In some cases organization also consider logistics security.

Roles and Responsibilities

Roles and responsibilities of a security team may vary according to the demand of the hiring organizations but some of main roles and responsibilities are as follows

Roles

Generally security teams have their own classification among them for assigning different roles to the security persons.

Security analyzing team

The role of identifying, analyzing and scanning the current architecture of the organization’s data center for loop holes, vulnerability. And make recommendations such as new servers, firewall, camera installation etc.

Risk analyzing team

Identify the risks an organization can face in implementing the recommended security procedures and policies and make certain changes accordingly.

Developers/Designers

Design the recommended security architecture, program, camera installation etc.

Policy making team

Usually a technical report writing team. Documents the security policy.

Responsibilities

A security team is generally responsible for

Identify or mark the vulnerabilities, threats to the organization.

Check the previous record/data regarding any attack and its damages.

Enhance or implement security of applications, network, data center, framework etc.

Identify/analyze risks

Testing the applied security

Review or develop the security policy

Consultation with organization stake holders for developing laws for/against any type of security violation or breach.

Represent the enhanced security mechanism to the stakeholders (org. personals etc.)

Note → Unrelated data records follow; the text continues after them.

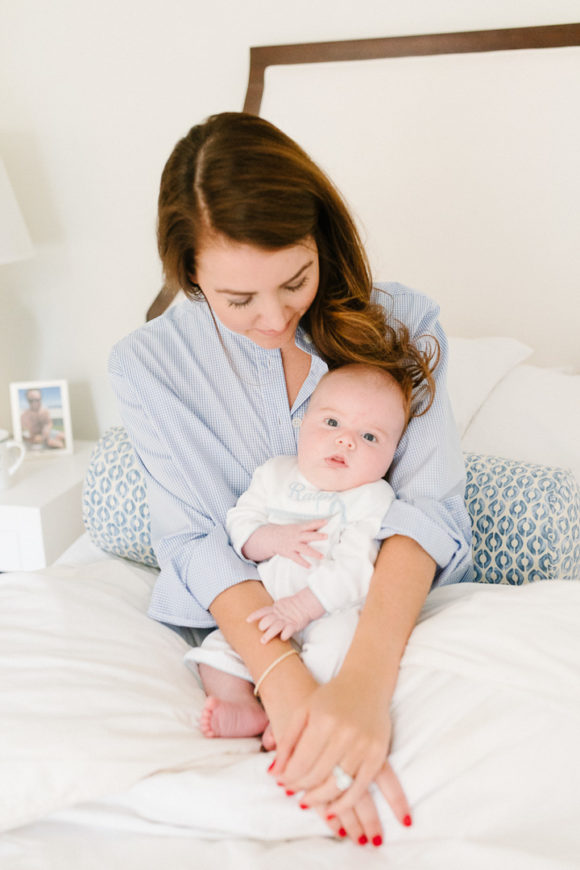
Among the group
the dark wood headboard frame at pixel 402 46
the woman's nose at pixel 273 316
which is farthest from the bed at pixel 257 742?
the dark wood headboard frame at pixel 402 46

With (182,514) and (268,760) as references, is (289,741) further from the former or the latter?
(182,514)

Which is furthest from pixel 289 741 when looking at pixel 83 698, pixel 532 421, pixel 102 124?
pixel 102 124

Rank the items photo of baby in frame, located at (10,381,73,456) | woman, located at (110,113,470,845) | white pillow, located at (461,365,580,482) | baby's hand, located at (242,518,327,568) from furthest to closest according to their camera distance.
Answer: photo of baby in frame, located at (10,381,73,456) < white pillow, located at (461,365,580,482) < baby's hand, located at (242,518,327,568) < woman, located at (110,113,470,845)

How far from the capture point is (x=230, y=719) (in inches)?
41.8

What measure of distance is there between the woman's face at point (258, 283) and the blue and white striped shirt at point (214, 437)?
0.62ft

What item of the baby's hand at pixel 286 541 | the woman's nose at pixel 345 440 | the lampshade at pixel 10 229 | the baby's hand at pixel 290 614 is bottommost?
the baby's hand at pixel 290 614

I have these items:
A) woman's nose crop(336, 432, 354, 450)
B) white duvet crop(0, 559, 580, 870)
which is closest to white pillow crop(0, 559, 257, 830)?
white duvet crop(0, 559, 580, 870)

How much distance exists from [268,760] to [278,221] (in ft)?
Result: 2.37

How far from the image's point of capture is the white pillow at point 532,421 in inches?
70.1

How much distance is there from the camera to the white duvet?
84 cm

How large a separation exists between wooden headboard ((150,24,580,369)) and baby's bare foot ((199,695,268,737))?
129 cm

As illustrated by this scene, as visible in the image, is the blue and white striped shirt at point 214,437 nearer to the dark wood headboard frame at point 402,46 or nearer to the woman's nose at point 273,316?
the woman's nose at point 273,316

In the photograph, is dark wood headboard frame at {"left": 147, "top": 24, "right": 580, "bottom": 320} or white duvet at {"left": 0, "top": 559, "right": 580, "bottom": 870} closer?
white duvet at {"left": 0, "top": 559, "right": 580, "bottom": 870}

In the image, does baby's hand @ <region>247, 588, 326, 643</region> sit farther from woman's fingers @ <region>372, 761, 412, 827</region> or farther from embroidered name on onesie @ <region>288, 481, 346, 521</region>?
woman's fingers @ <region>372, 761, 412, 827</region>
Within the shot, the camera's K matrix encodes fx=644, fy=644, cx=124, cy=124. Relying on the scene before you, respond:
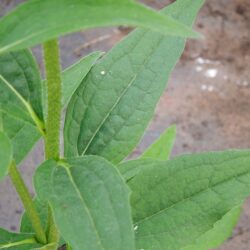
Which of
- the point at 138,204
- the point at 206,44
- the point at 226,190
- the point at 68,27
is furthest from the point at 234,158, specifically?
the point at 206,44

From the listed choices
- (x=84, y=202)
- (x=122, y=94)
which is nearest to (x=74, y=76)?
(x=122, y=94)

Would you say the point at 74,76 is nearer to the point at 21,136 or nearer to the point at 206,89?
the point at 21,136

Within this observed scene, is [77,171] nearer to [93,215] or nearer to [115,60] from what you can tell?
[93,215]

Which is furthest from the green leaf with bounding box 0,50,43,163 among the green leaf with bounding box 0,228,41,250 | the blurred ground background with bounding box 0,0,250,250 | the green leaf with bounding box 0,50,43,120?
the blurred ground background with bounding box 0,0,250,250

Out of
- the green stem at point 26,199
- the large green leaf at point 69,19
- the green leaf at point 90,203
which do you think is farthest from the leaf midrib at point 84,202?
the large green leaf at point 69,19

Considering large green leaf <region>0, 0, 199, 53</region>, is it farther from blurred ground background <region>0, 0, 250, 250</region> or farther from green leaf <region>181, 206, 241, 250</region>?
blurred ground background <region>0, 0, 250, 250</region>
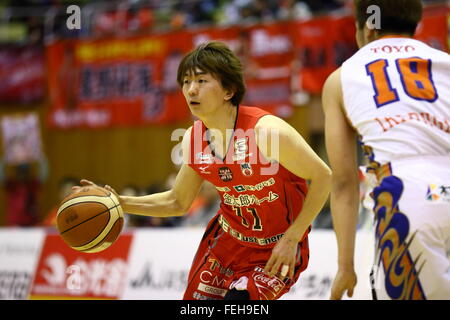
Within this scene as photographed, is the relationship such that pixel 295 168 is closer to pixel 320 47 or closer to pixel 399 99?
pixel 399 99

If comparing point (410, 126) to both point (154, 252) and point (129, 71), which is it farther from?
point (129, 71)

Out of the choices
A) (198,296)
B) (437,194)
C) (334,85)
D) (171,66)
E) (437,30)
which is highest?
(437,30)

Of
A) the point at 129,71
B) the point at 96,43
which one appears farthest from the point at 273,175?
the point at 96,43

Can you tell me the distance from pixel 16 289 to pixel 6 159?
21.8 feet

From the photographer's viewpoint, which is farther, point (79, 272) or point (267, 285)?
point (79, 272)

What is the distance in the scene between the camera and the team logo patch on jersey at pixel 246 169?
4.16m

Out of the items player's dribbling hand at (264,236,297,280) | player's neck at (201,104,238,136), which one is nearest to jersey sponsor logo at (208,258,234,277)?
player's dribbling hand at (264,236,297,280)

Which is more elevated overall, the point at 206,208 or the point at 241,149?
the point at 241,149

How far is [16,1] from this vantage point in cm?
1570

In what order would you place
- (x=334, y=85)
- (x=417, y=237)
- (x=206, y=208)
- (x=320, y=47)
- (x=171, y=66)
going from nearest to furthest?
1. (x=417, y=237)
2. (x=334, y=85)
3. (x=206, y=208)
4. (x=320, y=47)
5. (x=171, y=66)

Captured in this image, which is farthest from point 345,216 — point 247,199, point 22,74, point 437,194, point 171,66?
point 22,74

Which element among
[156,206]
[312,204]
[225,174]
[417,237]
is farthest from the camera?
[156,206]

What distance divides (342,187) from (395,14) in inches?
34.1

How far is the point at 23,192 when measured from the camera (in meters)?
15.0
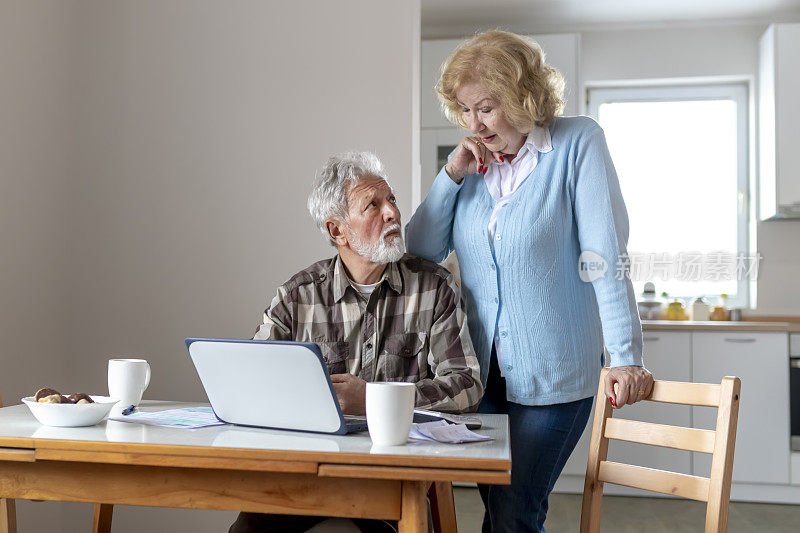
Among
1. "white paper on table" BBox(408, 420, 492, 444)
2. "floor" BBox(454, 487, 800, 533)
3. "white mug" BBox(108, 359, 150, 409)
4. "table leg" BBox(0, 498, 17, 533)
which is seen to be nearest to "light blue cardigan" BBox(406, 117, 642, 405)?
"white paper on table" BBox(408, 420, 492, 444)

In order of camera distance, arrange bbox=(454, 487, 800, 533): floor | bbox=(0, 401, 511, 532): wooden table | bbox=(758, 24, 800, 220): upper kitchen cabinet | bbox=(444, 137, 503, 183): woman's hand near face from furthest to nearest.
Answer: bbox=(758, 24, 800, 220): upper kitchen cabinet, bbox=(454, 487, 800, 533): floor, bbox=(444, 137, 503, 183): woman's hand near face, bbox=(0, 401, 511, 532): wooden table

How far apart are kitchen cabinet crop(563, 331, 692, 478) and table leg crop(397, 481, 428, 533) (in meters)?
2.93

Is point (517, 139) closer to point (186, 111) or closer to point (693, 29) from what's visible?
point (186, 111)

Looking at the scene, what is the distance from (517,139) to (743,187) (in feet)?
11.0

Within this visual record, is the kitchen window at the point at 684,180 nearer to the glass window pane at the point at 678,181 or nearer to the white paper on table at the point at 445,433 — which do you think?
the glass window pane at the point at 678,181

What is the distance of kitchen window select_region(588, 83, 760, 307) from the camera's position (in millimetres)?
4660

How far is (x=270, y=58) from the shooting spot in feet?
8.41

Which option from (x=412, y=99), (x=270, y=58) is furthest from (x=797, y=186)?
(x=270, y=58)

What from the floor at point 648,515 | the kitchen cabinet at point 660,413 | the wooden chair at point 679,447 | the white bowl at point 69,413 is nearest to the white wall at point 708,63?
the kitchen cabinet at point 660,413

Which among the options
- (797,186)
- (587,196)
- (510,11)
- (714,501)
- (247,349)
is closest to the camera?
(247,349)

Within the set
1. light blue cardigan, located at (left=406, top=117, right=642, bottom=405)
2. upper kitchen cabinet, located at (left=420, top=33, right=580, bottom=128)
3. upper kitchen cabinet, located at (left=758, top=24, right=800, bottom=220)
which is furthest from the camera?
upper kitchen cabinet, located at (left=420, top=33, right=580, bottom=128)

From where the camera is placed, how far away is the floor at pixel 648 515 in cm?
335

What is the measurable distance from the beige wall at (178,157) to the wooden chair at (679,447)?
1.08 metres

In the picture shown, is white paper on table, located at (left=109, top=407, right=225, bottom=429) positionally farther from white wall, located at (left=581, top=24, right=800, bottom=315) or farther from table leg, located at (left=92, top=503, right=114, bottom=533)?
white wall, located at (left=581, top=24, right=800, bottom=315)
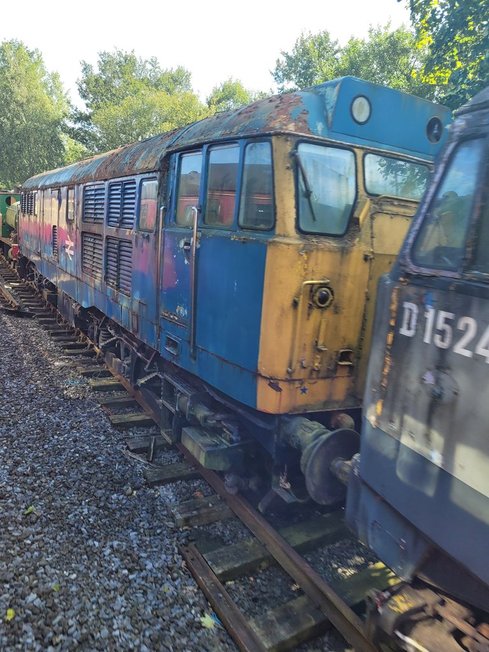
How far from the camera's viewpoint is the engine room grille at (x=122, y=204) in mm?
5961

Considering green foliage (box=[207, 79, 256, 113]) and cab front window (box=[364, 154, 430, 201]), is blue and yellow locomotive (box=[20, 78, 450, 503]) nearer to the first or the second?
cab front window (box=[364, 154, 430, 201])

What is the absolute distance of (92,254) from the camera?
775cm

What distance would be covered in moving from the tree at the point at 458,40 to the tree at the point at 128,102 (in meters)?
25.3

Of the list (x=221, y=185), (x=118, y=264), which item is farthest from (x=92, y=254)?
(x=221, y=185)

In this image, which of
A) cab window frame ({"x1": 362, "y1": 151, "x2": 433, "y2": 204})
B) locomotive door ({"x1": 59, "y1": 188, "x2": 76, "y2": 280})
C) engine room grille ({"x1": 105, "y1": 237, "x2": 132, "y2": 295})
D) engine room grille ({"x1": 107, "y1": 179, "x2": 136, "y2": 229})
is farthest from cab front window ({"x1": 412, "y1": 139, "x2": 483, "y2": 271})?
locomotive door ({"x1": 59, "y1": 188, "x2": 76, "y2": 280})

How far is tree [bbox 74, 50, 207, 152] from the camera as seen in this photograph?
31.9 meters

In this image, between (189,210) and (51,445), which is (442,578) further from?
(51,445)

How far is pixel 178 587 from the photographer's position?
340cm

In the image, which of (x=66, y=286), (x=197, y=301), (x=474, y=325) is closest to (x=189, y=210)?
(x=197, y=301)

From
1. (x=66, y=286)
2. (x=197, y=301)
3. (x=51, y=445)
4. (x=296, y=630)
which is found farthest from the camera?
(x=66, y=286)

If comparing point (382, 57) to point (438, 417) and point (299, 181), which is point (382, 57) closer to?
point (299, 181)

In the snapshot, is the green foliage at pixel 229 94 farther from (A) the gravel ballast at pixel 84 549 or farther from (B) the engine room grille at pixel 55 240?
(A) the gravel ballast at pixel 84 549

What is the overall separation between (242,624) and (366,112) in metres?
3.72

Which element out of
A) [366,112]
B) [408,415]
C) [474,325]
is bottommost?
[408,415]
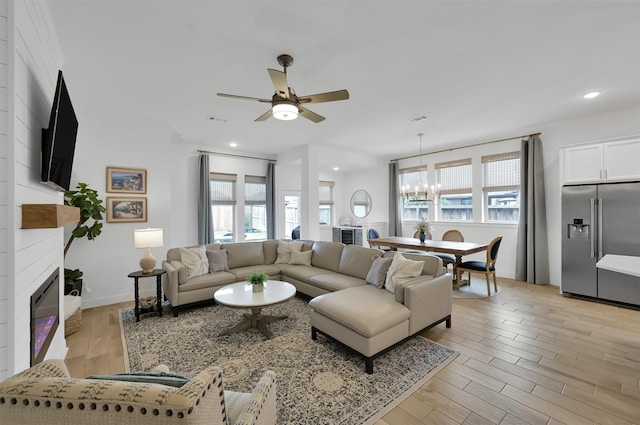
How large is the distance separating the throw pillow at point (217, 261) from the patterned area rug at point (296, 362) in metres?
0.84

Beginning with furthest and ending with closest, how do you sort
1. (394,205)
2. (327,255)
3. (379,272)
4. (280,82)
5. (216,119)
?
(394,205) < (327,255) < (216,119) < (379,272) < (280,82)

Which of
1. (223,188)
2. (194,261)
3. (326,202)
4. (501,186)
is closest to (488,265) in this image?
(501,186)

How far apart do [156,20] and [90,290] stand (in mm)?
3723

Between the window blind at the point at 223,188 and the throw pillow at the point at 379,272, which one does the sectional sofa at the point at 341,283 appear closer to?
the throw pillow at the point at 379,272

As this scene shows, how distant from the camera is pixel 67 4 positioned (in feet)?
6.30

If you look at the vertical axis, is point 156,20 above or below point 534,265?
above

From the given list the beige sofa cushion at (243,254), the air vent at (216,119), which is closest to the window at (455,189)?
the beige sofa cushion at (243,254)

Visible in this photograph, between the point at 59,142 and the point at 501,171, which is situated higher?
the point at 501,171

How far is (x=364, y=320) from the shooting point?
233 cm

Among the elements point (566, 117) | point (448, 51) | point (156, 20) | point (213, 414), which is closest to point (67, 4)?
point (156, 20)

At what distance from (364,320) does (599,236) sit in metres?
3.97

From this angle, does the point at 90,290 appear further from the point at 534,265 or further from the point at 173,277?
the point at 534,265

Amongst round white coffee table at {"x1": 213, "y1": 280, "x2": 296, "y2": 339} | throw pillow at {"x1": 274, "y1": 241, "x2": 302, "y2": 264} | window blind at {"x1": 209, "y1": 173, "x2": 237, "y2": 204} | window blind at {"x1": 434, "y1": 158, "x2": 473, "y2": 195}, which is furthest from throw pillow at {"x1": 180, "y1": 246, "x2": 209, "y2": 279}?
window blind at {"x1": 434, "y1": 158, "x2": 473, "y2": 195}

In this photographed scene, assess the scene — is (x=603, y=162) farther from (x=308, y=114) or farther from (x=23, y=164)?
(x=23, y=164)
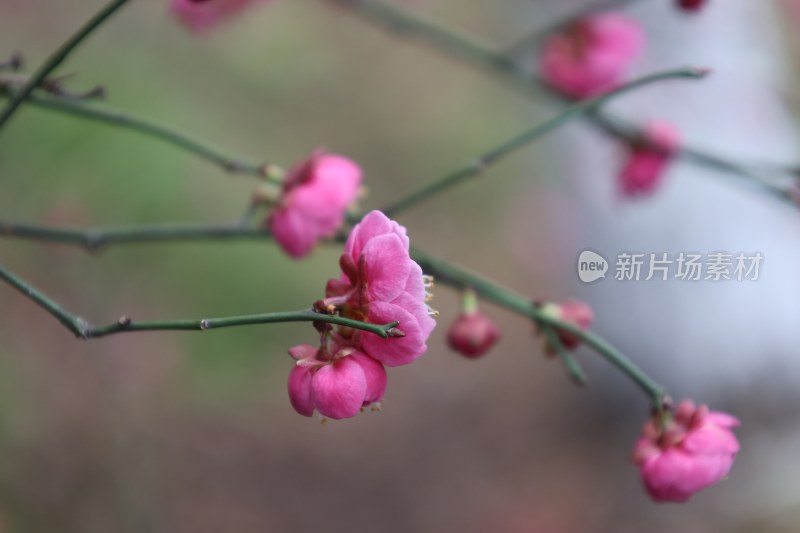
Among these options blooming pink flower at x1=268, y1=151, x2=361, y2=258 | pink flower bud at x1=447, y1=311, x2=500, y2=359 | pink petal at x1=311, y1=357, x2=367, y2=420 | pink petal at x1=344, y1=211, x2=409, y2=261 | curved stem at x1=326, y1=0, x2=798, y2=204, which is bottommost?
pink petal at x1=311, y1=357, x2=367, y2=420

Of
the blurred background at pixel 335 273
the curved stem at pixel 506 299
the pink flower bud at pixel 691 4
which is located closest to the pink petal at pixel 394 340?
the curved stem at pixel 506 299

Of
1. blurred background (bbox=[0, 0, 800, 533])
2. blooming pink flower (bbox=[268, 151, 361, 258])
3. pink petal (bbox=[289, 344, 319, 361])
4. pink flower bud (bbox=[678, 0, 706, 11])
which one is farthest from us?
blurred background (bbox=[0, 0, 800, 533])

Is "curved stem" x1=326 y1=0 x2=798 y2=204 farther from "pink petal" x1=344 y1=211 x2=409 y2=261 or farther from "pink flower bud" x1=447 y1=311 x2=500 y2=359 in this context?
"pink petal" x1=344 y1=211 x2=409 y2=261

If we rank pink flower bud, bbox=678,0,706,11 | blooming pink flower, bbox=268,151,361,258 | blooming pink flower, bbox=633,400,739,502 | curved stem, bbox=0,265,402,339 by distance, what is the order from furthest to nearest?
pink flower bud, bbox=678,0,706,11 < blooming pink flower, bbox=268,151,361,258 < blooming pink flower, bbox=633,400,739,502 < curved stem, bbox=0,265,402,339

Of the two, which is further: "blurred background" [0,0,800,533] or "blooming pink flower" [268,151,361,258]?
"blurred background" [0,0,800,533]

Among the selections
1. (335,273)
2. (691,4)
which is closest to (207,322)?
(691,4)

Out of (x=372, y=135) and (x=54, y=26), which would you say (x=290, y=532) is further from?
(x=54, y=26)

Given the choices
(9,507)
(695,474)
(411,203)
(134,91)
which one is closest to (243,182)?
(134,91)

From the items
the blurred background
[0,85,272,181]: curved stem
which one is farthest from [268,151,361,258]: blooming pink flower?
the blurred background
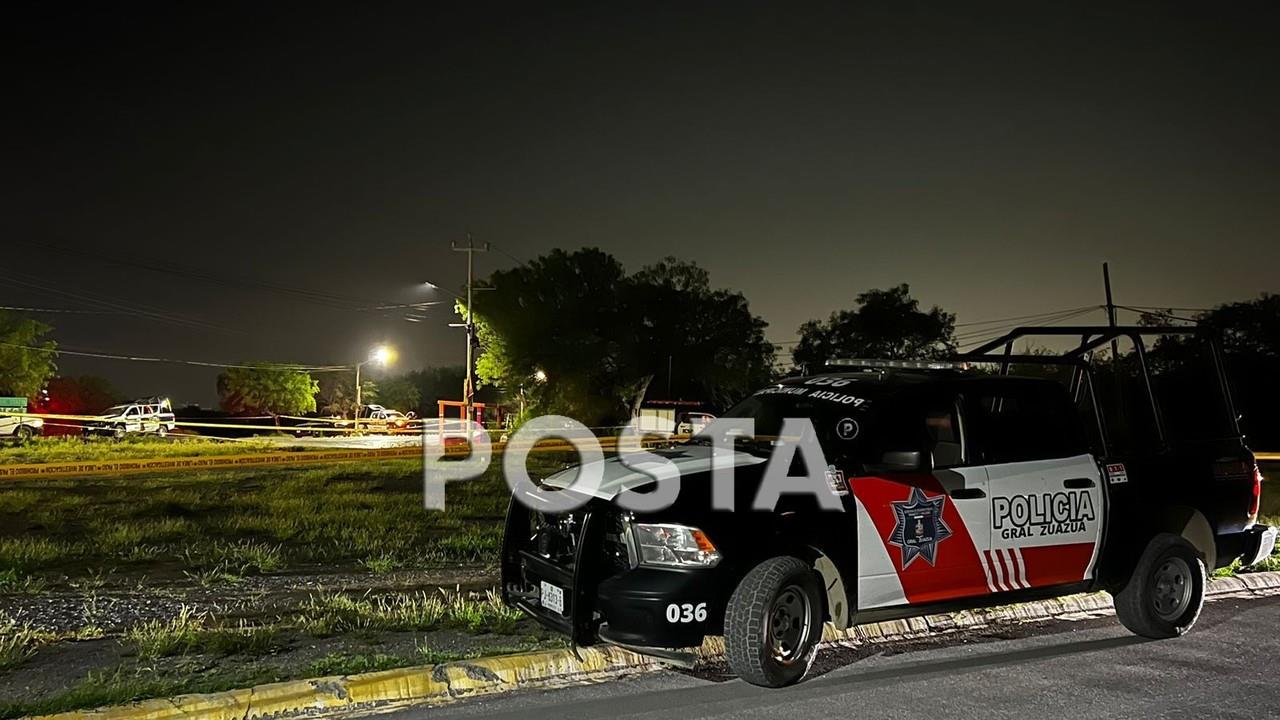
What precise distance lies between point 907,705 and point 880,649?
1188mm

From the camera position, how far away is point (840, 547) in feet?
17.3

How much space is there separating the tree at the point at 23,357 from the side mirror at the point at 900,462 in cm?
6456

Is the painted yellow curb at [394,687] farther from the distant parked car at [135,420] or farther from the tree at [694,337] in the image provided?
the tree at [694,337]

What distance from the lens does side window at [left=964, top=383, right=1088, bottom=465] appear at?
599 centimetres

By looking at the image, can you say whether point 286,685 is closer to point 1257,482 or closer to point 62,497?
point 1257,482

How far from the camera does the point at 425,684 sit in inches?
199

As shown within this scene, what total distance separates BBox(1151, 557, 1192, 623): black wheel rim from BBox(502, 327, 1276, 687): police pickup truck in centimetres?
1

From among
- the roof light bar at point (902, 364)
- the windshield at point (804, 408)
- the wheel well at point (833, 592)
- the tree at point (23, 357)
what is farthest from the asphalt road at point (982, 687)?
the tree at point (23, 357)

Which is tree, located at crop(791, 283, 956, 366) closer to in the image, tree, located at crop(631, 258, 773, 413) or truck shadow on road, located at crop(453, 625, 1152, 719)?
tree, located at crop(631, 258, 773, 413)

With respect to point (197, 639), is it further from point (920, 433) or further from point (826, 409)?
point (920, 433)

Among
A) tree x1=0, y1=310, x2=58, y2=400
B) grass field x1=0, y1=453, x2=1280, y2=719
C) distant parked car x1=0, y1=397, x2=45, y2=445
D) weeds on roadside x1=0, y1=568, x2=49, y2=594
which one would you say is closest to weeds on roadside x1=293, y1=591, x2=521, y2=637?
grass field x1=0, y1=453, x2=1280, y2=719

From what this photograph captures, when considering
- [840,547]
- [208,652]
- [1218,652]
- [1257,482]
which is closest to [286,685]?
[208,652]

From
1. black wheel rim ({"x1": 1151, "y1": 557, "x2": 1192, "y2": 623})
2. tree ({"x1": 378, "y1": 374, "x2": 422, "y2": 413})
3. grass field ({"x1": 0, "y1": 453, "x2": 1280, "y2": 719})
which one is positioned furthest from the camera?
tree ({"x1": 378, "y1": 374, "x2": 422, "y2": 413})

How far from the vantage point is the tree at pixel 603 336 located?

Below is a table showing general security team concerns to different areas of responsibility.

Area of Responsibility

Teams with Complete Responsibility (%)

Teams with Partial Responsibility(%)

Teams with No Responsibility(%)

Network

63

33

4

Systems

58

39

3

Data

50

45

5

Applications

28

56

16

Infrastructure

20

40

40

Personnel

18

52

30

Question NO. 3

Answer

Review of Information Security Management System Standards: A Comparative Study of the Big Five

Motivation

The authors motivation is clear and it is concern regarding securing data and protection of critical information system. The main motivation for comparing the big five standards is to know which one is the best, comprehensive widely used and easy to understand and implement and what they focuses on.

The solution

Authors of the paper haven’t provided any solution as it was just a comparison. But improvement in the standards less used or complicated ones may be suggested. Recommendations or suggestions could be made for the organizations using less comprehensive standards. Also suggestions for standard proposing organizations could be made how they can improve theirs.

Evaluation of the comparison

The authors haven’t clearly recommended which standard organizations must choose. They have clearly compared all the standards and in some way made it easy for the new organizations to choose which one suits them.

My analysis

This seems to be a simple comparison on the basis of facts lying around all over the internet. I think research area was chosen to be limited to only the standard proposing organizations may be they could have listed or mentioned some of the known benefits organizations got by implementing these standards. Haven’t discussed that is there a need for standard specific organizations to also implement ISO because the scope of some standards is different means it is not information security.

Future directions

Refinement of standards should be future objective in this research area as well as some sort of complete classification of organizations using these different standards. Some sort of research on organization using these standards.

Questions not answered

Some questions are left

Organizations which choose less comprehensive standards still open to some sort of threat or lack of security management etc. although they are using their relevant standards?

Is there anything organizations can still do for both improving standards?

Why ISO did not covered the standards for those specific companies?

Is there a need for standard specific organizations to also implement ISO?

Do comparison among these standards with different scopes really helpful?

Take away

ISO is more widely used standard because it is more comprehensive, easy to implement where as others are a little specific to few business types.